Mantan Ketua Cabang Pergerakan Mahasiswa Islam Indonesia (PMII) Kabupaten Banggai, Hasrudin Laseni, menegaskan, jika kasus pengerukan pasir pantai tersebut tidak bisa didiamkan dan kasus ini harus diusut sampai tuntas agar bisa memberikan sanksi terhadap pelanggaran yang dilakukan.

Bacaan Lainnya

Sebab tegas Rudin, sudah sangat jelas instrumennya berdasarkan Undang Undang Nomor 4 Tahun 2009 tentang Minerba, terdapat sanksi hukum jika tidak memiliki izin usaha pertambangan.

Dalam Pasal 158 diatur bahwa sanksi hukum ini berlaku untuk setiap orang yang melakukan usaha penambangan tanpa Izin Usaha Pertambangan (IUP), Izin Pertambangan Rakyat (IPR), atau Izin Usaha Pertambangan Khusus (IUPK).

Sebagaimana dimaksud dalam Pasal 37, Pasal 40 Ayat 3, Pasal 48, Pasal 67 Ayat 1, Pasal 74 Ayat 1 atau Ayat 5 akan dipidana dengan pidana penjara maksimal sepuluh dan atau denda maksimal Rp 10 Miliar.

Untuk pengerukan pasir pantai tanpa ijin, ada aturan yang lebih spesifik yang melarangnya. Yakni Undang-undang Nomor 27 tahun 2007 direvisi Undang-undang nomor 1 tahun 2014.

Dimana pada pasal 35 Ayat 1, disebutkan melakukan penambangan pasir pada wilayah yang apabila secara teknis, ekologis, sosial, dan atau budaya menimbulkan kerusakan lingkungan dan atau pencemaran lingkungan dan atau merugikan masyarakat sekitarnya.

“Dalam Pasal 35 aturan itu, jelasnya, telah dilarang melakukan penambangan pasir, karena hal itu dapat merusak ekosistem perairan. Pengerukan pasir pantai yang diduga ilegal merupakan tindak pidana, bukan aduan. Sehingga kami mendesak aparat hukum memprosesnya,” tegasnya.

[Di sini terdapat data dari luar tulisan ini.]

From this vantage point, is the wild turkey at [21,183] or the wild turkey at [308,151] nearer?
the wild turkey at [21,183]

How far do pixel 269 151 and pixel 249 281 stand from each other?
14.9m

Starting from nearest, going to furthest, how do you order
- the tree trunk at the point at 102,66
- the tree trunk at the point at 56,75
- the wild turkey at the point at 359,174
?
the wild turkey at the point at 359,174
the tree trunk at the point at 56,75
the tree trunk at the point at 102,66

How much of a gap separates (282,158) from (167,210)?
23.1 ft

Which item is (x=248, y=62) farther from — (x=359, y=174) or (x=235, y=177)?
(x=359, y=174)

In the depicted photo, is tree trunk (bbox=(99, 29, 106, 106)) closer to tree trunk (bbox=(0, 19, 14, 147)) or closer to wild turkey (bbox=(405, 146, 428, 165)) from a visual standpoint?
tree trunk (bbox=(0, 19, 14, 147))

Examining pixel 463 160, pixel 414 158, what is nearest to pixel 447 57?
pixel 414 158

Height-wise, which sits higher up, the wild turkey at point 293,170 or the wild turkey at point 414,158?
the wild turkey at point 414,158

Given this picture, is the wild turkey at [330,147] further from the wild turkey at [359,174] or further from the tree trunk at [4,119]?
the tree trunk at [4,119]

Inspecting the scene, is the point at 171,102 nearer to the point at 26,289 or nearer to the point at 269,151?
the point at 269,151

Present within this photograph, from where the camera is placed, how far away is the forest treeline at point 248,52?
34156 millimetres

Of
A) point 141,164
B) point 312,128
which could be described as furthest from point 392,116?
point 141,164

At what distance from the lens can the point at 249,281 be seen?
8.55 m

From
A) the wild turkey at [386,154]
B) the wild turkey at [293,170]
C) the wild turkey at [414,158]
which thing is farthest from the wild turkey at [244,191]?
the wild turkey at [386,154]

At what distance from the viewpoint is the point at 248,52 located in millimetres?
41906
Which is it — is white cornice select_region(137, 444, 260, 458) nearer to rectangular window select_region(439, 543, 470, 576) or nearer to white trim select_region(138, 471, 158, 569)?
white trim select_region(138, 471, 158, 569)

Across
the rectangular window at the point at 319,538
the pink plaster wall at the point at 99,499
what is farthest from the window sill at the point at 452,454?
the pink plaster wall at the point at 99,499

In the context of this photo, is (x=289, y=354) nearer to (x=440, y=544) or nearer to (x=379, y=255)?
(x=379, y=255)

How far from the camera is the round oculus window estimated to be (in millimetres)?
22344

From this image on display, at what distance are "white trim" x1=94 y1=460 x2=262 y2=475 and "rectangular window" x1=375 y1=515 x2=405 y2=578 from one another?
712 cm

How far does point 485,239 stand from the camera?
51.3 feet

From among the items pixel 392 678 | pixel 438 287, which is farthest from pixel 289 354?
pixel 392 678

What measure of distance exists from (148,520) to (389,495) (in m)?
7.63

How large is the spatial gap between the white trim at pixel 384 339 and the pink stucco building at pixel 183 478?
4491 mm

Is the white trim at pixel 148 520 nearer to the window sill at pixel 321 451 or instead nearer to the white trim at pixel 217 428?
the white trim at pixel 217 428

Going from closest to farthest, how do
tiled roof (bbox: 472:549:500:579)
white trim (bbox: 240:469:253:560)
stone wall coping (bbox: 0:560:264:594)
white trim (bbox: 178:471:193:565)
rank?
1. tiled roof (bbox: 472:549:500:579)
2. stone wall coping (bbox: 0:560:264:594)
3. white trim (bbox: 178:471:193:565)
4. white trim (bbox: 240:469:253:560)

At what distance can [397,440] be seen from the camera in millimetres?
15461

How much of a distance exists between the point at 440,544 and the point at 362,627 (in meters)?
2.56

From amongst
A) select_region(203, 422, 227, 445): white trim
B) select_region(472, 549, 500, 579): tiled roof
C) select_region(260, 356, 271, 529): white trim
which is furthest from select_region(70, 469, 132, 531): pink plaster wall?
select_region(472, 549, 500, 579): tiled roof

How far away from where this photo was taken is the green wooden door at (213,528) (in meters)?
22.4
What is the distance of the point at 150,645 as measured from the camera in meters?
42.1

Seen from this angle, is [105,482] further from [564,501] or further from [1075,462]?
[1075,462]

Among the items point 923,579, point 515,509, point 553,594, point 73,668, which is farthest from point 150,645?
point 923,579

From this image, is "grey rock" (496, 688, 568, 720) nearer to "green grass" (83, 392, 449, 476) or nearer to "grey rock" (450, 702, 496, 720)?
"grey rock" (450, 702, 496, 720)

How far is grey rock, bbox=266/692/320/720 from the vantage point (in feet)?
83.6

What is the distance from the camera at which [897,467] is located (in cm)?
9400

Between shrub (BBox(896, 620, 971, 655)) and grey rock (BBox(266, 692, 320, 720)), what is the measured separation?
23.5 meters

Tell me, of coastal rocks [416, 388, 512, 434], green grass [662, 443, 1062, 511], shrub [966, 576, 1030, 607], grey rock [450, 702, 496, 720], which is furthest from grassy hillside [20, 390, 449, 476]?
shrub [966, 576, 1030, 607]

Jika kasus pengerukan pasir yang sempat menghebohkan warga Desa Teku karena menjadi polemik saat itu kini seolah didiamkan oleh aparat penegak hukum. Jika itu terjadi, maka bisa saja ada kesan pilih kasih dan melindungi sang pengusaha dari jeratan hukum yang sudah jelas melanggar undang-undang yang sudah ada.

Informasi yang berhasil dihimpun melalui masyarakat setempat, bahwa Rocky Martianus selaku pengusaha sirtu diduga telah melakukan aktifitas pengerukan pasir pantai menggunakan alat berat jenis excavator tanpa memiliki ijin atau dokumen pengolahan, sekitar bulan Juli dan Agustus tahun 2022 lalu.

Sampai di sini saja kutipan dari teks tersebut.